### Input records

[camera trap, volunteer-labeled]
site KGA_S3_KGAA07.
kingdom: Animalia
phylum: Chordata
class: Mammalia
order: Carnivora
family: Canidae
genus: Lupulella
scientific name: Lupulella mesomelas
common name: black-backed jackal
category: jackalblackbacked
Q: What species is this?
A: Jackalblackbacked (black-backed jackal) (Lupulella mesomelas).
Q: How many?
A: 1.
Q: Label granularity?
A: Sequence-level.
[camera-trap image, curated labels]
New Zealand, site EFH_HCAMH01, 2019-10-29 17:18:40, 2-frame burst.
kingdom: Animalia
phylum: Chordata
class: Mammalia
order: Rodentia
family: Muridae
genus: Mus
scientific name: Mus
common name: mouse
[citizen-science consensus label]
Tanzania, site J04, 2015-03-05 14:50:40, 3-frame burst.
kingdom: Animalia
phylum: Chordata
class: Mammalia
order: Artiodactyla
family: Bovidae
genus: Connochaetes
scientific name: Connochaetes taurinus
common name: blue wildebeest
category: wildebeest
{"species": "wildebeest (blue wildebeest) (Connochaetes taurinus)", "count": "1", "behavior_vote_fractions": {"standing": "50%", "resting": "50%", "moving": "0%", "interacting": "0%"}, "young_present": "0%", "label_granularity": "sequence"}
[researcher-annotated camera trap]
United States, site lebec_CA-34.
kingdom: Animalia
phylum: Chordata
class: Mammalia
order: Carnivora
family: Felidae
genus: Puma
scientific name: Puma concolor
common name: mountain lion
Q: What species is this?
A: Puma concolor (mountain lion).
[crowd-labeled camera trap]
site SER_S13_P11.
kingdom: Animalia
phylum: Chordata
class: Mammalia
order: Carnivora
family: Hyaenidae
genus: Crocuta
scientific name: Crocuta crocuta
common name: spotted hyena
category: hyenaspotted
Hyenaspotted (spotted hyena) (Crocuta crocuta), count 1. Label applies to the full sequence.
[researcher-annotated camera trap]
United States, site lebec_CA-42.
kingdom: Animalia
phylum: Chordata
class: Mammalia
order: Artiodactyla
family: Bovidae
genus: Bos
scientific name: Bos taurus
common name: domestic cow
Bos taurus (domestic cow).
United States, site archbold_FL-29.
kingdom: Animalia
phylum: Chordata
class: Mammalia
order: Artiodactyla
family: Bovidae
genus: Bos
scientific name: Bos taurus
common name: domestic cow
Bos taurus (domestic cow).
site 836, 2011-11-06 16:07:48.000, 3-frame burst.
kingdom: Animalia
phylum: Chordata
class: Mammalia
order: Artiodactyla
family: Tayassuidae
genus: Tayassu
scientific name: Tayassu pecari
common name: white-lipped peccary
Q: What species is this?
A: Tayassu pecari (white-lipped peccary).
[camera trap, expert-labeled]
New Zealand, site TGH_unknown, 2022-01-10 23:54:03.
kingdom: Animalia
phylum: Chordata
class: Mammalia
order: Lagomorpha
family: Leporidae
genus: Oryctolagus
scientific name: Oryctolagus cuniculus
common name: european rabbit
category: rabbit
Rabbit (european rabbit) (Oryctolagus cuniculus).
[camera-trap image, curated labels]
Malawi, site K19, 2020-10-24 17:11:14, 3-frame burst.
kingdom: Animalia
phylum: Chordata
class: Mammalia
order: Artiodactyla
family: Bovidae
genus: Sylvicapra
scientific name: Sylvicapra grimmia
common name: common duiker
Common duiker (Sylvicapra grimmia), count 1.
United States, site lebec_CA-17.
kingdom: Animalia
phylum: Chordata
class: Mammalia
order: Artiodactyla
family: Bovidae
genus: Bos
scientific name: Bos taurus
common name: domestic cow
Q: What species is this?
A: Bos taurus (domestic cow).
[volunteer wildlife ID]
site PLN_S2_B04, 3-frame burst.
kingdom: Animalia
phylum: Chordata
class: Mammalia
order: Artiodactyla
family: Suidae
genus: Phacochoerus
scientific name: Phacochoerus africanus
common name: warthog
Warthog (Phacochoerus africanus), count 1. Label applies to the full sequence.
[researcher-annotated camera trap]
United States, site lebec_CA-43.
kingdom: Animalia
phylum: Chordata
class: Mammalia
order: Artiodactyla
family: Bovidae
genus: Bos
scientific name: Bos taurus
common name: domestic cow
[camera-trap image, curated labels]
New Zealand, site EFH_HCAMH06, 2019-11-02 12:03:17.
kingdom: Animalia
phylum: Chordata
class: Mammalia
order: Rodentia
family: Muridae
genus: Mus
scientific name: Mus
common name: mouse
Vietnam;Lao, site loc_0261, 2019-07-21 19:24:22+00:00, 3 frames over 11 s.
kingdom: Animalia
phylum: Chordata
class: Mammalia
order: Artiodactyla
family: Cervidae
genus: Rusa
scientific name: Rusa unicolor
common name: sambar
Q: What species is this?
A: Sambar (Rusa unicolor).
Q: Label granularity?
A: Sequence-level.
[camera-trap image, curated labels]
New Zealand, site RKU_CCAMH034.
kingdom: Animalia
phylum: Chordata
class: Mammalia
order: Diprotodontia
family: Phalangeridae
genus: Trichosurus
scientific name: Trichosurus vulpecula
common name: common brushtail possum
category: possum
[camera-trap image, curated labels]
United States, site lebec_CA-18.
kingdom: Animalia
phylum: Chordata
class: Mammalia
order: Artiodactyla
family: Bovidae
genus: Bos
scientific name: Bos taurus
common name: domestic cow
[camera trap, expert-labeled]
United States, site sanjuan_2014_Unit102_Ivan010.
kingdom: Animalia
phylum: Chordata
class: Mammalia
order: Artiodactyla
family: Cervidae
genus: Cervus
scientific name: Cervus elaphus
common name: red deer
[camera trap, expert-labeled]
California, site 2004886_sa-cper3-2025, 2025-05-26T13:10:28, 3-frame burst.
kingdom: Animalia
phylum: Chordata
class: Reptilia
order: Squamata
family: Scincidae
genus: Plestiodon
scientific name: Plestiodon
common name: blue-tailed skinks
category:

######

Lines from the one with "genus: Trichosurus" through the end of the data: set these down exactly, including both ends and nothing more.

genus: Trichosurus
scientific name: Trichosurus vulpecula
common name: common brushtail possum
category: possum
[camera-trap image, curated labels]
United States, site lebec_CA-18.
kingdom: Animalia
phylum: Chordata
class: Mammalia
order: Artiodactyla
family: Bovidae
genus: Bos
scientific name: Bos taurus
common name: domestic cow
[camera trap, expert-labeled]
United States, site sanjuan_2014_Unit102_Ivan010.
kingdom: Animalia
phylum: Chordata
class: Mammalia
order: Artiodactyla
family: Cervidae
genus: Cervus
scientific name: Cervus elaphus
common name: red deer
[camera trap, expert-labeled]
California, site 2004886_sa-cper3-2025, 2025-05-26T13:10:28, 3-frame burst.
kingdom: Animalia
phylum: Chordata
class: Reptilia
order: Squamata
family: Scincidae
genus: Plestiodon
scientific name: Plestiodon
common name: blue-tailed skinks
category:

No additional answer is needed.